Notícias - Sistema PrisionalMPMG vai destinar R$ 4,5 milhões do Fundo Especial para projeto de modernização do sistema de monitoramento de vídeo em presídios de Minas
O Ministério Público de Minas Gerais (MPMG) vai destinar R$ 4.567.810,90, provenientes do Fundo Especial do MPMG (Funemp), para o projeto de Implementação e Modernização do Sistema de Monitoramento de Unidades Prisionais do Estado de Minas Gerais. A aprovação dos recursos para o projeto consta na ata de reunião publicada no Diário Oficial do MPMG (Domp) no dia 1º de abril deste ano. Eles serão utilizados para subsidiar a compra e a instalação de equipamentos, além do preparo dos espaços destinados ao monitoramento em dois presídios selecionados: o Presídio de São Joaquim de Bicas I e o Presídio de Vespasiano, ambos localizados na Região Metropolitana de Belo Horizonte.
A confirmação da destinação dos recursos ocorreu após a realização de uma reunião, em novembro de 2025, intermediada pelo extinto Centro de Apoio Operacional das Promotorias Criminais, de Execução Penal, do Tribunal do Júri e da Auditoria Militar (Caocrim), que hoje leva o nome de Centro de Apoio Operacional de Defesa da Segurança Pública (Cao-Sep). Na ocasião, além de integrantes do Caocrim, estiveram presentes juízes do Grupo de Monitoramento e Fiscalização do Sistema Carcerário e Socioeducativo (GMF) do Tribunal de Justiça de Minas Gerais (TJMG) e representantes da Secretaria de Estado de Justiça e Segurança Pública de Minas Gerais (Sejusp) e da chefia de gabinete da Procuradoria-Geral de Justiça de Minas Gerais.
O projeto de modernização foi elaborado pela própria Sejusp com o objetivo de reforçar a segurança nas unidades prisionais do Estado, seguindo as diretrizes do Plano Pena Justa Minas Gerais.

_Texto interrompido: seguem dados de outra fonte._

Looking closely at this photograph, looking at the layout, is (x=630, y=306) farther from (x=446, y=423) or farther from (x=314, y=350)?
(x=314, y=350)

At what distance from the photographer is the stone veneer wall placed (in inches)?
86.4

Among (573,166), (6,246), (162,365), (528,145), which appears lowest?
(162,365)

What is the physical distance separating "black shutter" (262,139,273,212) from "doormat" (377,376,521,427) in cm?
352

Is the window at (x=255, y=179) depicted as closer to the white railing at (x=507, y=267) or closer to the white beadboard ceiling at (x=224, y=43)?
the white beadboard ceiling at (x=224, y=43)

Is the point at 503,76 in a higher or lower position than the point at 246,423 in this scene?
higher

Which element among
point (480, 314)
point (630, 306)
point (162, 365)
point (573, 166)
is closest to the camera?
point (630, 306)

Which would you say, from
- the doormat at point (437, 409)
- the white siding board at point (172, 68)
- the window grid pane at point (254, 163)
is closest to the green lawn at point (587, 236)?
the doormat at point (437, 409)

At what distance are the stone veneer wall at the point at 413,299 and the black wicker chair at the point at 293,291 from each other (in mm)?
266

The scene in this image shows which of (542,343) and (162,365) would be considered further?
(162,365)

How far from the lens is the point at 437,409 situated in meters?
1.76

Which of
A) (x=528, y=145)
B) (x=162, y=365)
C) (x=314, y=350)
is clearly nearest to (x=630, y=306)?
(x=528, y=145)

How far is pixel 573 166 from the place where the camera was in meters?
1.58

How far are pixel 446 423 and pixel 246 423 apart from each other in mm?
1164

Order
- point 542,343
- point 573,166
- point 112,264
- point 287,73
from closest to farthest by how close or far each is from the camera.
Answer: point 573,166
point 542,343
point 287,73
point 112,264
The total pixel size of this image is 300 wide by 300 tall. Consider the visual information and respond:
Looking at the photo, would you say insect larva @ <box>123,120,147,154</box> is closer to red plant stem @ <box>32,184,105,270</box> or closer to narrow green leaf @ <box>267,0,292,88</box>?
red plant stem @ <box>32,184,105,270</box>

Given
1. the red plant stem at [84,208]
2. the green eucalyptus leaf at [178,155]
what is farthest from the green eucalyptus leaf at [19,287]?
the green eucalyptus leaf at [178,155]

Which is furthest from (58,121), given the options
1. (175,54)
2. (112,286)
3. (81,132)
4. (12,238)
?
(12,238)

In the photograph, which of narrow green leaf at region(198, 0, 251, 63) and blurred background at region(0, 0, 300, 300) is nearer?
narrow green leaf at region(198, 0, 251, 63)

Este plano, que entrou em vigor neste ano, prevê a implementação de mais de 300 metas até 2027 para garantir um Sistema Prisional que contribua para a segurança da população, a eficiência no uso de recursos públicos e a efetivação dos direitos humanos. O MPMG é um dos órgãos signatários do Pena Justa e também integra o Comitê de Políticas Penais de Minas Gerais que busca alternativas ao encarceramento e para a promoção da cidadania das pessoas privadas de liberdade e de egressos do Sistema Prisional. Também trata de questões relativas aos servidores públicos da área e aos familiares das pessoas em execução penal.
A implementação atende, ainda, às determinações do Supremo Tribunal Federal (STF) no âmbito da ADPF nº 347, que busca superar o "estado de coisas inconstitucional" no sistema prisional brasileiro. O Plano Pena Justa Minas Gerais estabelece a meta de que 80% dos estabelecimentos prisionais no Estado disponham de videomonitoramento em corredores e áreas coletivas até 2028. Atualmente, apenas 41% das unidades contam com essa tecnologia.
Além de melhorar as condições de trabalho dos policiais penais e servidores, o sistema de Circuito Fechado de Televisão (CFTV) funcionará como um instrumento de inteligência prisional, permitindo a supervisão em tempo real e a prevenção de fugas ou subversões da ordem.
A escolha prioritária pelos presídios de São Joaquim de Bicas I e Vespasiano fundamentou-se em uma matriz técnica de indicadores desenvolvida pelo Departamento Penitenciário. Os critérios que definiram a seleção dessas unidades incluem o perfil do público custodiado, a presença e atuação de facções criminosas, a incidência de apreensões de ilícitos e o nível de indisciplina interna. Além disso, foram considerados o histórico de ameaças à segurança de servidores, as ocorrências ou tentativas de fuga, o elevado fluxo de movimentação de pessoas e fatores geográficos que impactam a estabilidade das instituições.